• WRITTEN EXERCISE 1
Answer these questions about the Johannesburg post:
(a) Whose assassination is Elzbieta researching?
(b) What is the title of Elzbieta's most recent book?
(c) Whose flowers fill every street with fragrance in late September?
• WRITTEN EXERCISE 2
Reproduce the part of the Johannesburg post that opens with the words containing "Do you want" and closes with "tranquil blue tapestry.".

• ARTICLE
+===+
She, the director of the Transregional Center for Democratic Studies of the New School, is currently a Fulbright research  scholar in Johannesburg, South Africa. We at the Center saw her off at our annual beginning of the year party, as I reported in a previous post.  I asked her to periodically send us reports as she researches the tragedy of the assassination of Chris Hani, a former head of the South African Communist Party (aligned with the African National Congress) and a widely admired anti-apartheid leader seen as a potential successor to Nelson Mandela. I have just received her first impressions.

Elzbieta and I first met in her native Poland when I was studying theater, an artistic form that created cultural and social alternatives in a repressive state. It’s strange to receive her note. Now she is in the position I once was, an outsider trying to make sense of a difficult political situation.  Her most recent book, Performative Democracy, is in dialogue with my most recent, The Politics of Small Things.  She starts, appropriately, as Tocqueville or Montesquieu would, by setting the stage with a description of the physical environment, linking it to the hopes and fears of a country undergoing significant political challenges. – Jeff

Do you want to experience the most spectacular spring ever?  Come to Johannesburg in late September: you can smell it, you can see it, and you can almost hear it. The African jasmine is in bloom, the fragrance of its star-like flowers fills every street. You can see the buds of camellias in the parks, and hear people talking about the purple-blue flowers of the big jacaranda trees that are about to provide this vigorous city with a brief but tranquil blue tapestry.

At the same time one senses a nostalgia for the recent winter that brought an even greater joy to this city and to this country, with the remarkable spirit of unity that blossomed during the World Cup, when the city and the country across racial and class divides reveled in being the center of the soccer world, proud of being a world class host for a global media event.
+===+
• RECORD EXCERPTS
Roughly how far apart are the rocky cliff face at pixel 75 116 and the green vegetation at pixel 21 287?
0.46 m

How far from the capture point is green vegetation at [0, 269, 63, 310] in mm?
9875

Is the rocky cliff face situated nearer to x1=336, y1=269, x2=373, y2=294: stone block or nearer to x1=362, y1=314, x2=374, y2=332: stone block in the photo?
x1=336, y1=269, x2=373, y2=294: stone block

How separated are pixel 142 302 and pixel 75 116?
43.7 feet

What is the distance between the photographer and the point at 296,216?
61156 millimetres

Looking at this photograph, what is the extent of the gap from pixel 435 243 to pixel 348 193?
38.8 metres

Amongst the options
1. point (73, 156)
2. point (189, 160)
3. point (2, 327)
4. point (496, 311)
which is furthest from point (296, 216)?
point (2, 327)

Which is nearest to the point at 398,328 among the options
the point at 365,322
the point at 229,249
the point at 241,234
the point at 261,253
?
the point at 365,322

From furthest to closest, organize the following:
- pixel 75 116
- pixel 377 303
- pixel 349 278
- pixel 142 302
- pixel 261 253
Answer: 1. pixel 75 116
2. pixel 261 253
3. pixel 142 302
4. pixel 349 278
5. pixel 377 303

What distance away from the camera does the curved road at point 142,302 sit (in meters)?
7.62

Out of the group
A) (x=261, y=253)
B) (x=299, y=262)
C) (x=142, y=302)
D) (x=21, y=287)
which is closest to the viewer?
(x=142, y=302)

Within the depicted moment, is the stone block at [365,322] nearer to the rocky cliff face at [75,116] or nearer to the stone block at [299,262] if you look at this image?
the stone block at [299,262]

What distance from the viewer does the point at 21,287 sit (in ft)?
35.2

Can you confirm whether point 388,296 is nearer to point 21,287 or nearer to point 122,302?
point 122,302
+===+
• EXERCISE ANSWER 1
(a) Chris Hani
(b) Performative Democracy
(c) The African jasmine

• EXERCISE ANSWER 2
Do you want to experience the most spectacular spring ever?  Come to Johannesburg in late September: you can smell it, you can see it, and you can almost hear it. The African jasmine is in bloom, the fragrance of its star-like flowers fills every street. You can see the buds of camellias in the parks, and hear people talking about the purple-blue flowers of the big jacaranda trees that are about to provide this vigorous city with a brief but tranquil blue tapestry.